- **WHAT YOU WILL DO**:
**A)** Print the part of the passage on anti-Muslim sentiment in Australia that begins at the words "However, it is" and ends after the words "Mosque in 1969.".
**B)** Answer these questions from the passage on anti-Muslim sentiment in Australia:
(i) Who tried to burn down Al-Aqsa Mosque in 1969?
(ii) In what month and year did the State Department publish its report on religious freedom?
(iii) What did Pauline Hanson claim in her speech at the federal senate?
**C)** Pick up the passage on anti-Muslim sentiment in Australia after its last sentence and keep writing it.

- **PASSAGE**:

Start of Block

However, it is clear that there is a small minority of right-wing extremists who harbor violent hate toward Muslim Australians. They are aided and abetted by a permissive political culture that tolerates those sentiments. The way some Australian politicians express themselves regarding hot button issues in the Middle East, as well as some of the decisions taken by the Australian government, derive from that anti-Muslim climate and inadvertently feed such negative feelings. The recent decision regarding Jerusalem is the latest example in a long-term, one-sided policy on the question of Palestine. Many Muslims also remember that it was a deranged Australian, Denis Michael Rohan, who tried to burn down Al-Aqsa Mosque in 1969.

It is clear that there is a small minority of right-wing extremists who harbor violent hate toward Muslim Australians.

Abdel Aziz Aluwaisheg

In a rare censure of the Australian right wing’s campaign against Muslims, the Trump administration branded the One Nation party as a “threat to religious freedom” in a report published in August 2017. The State Department’s “International Religious Freedom Report” noted that One Nation’s federal election campaign had “included cessation of Muslim immigration and limits on some Islamic practices.” It criticized Pauline Hanson, the party leader, for a speech at the federal senate, in which she claimed the country was “in danger of being swamped by Muslims.”

End of Block

- **SOURCE DATA**:
Start of Block

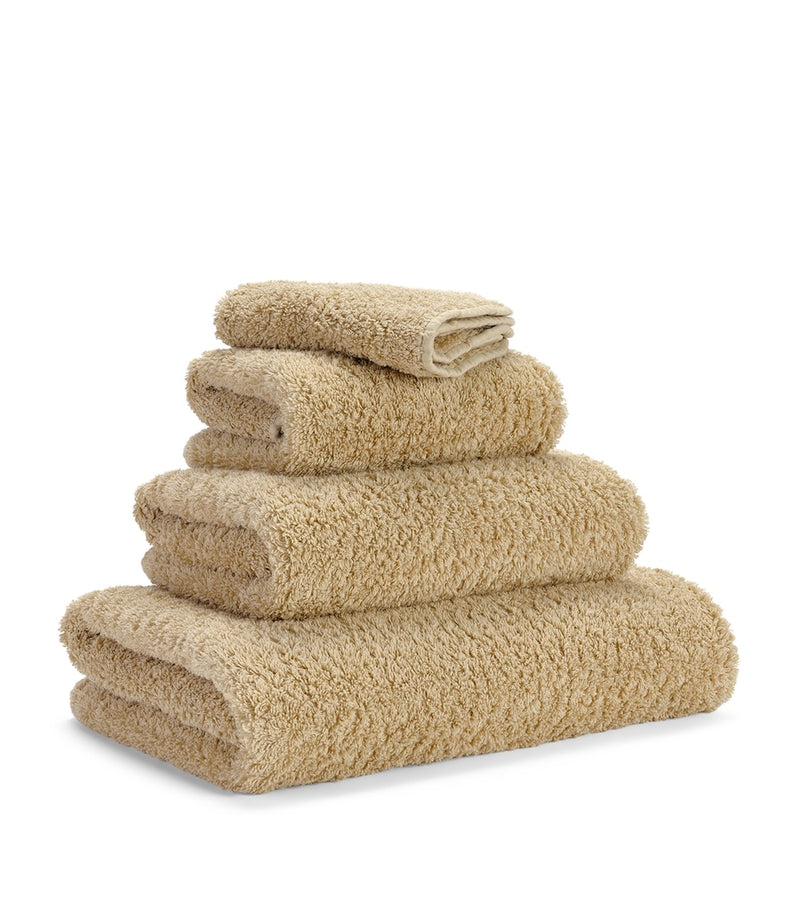 Abyss & Habidecor Super Pile face cloth 30cm x 30cm, imported from the UK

End of Block

- **ANSWERS FOR EACH ITEM**:
**A)**
However, it is clear that there is a small minority of right-wing extremists who harbor violent hate toward Muslim Australians. They are aided and abetted by a permissive political culture that tolerates those sentiments. The way some Australian politicians express themselves regarding hot button issues in the Middle East, as well as some of the decisions taken by the Australian government, derive from that anti-Muslim climate and inadvertently feed such negative feelings. The recent decision regarding Jerusalem is the latest example in a long-term, one-sided policy on the question of Palestine. Many Muslims also remember that it was a deranged Australian, Denis Michael Rohan, who tried to burn down Al-Aqsa Mosque in 1969.

**B)**
(i) Denis Michael Rohan, an Australian.
(ii) August 2017.
(iii) She claimed the country was "in danger of being swamped by Muslims."

**C)**
The worst culprits are some of the Australian media outlets, which have found that whipping up animosity toward Muslims is good for business. Last year, OnePath Network, a Muslim Australian media group, published the results of a year-long investigation into Australia’s media coverage of Islam and Muslims. It tracked how five of Australia’s biggest newspapers reported on Islam: The Australian, the Daily Telegraph, the Herald Sun, the Courier Mail and the Advertiser. In one year, they published almost 3,000 articles, about eight articles a day, that referred to Islam or Muslims alongside words like violence, extremism, terrorism or radical. It also found 152 front pages over the year that featured Islam in some negative capacity. Six commentators in particular had 31 percent of their opinion pieces devoted to Islam, mostly in negative and divisive terms, with some devoting as many as 54 percent of their columns to negative commentaries about Islam. The report found that, for the most part, these papers’ coverage of Islam in Australia was “disproportionate, divisive and dangerous.” 
It is clear that this negative and disproportionate attention in the media has not contributed to an understanding of Islam and Muslims. A study by Griffith University found that 70 percent of Australians believed that they knew “little to nothing about the religion and its adherents.”
Another study, by University of Queensland researchers, canvassed Muslim communities in Australia and found that less than a third felt the media treated Muslims fairly. The study involved focus groups and surveys of Muslim Australians from a range of backgrounds, including Pakistanis, Syrians, Indonesians and South Africans. The participants were evenly split by gender and ranged in age.
While fear of terrorism is cited to justify anti-Islam attitudes, Australia has rarely experienced incidents of political terrorism by Muslims. The “Islamophobia Register Australia” has found that the majority of Islamophobic insults were not related to terrorism; instead it appears the mere presence and visibility of Muslims and Islam in Australia are the main motivations behind anti-Muslim hate crimes.
In the aftermath of the Christchurch massacres, Australia should take the courageous step of confronting this small but virulent and growing minority of right-wing extremists to ensure they do not commit another atrocity in Australia or elsewhere.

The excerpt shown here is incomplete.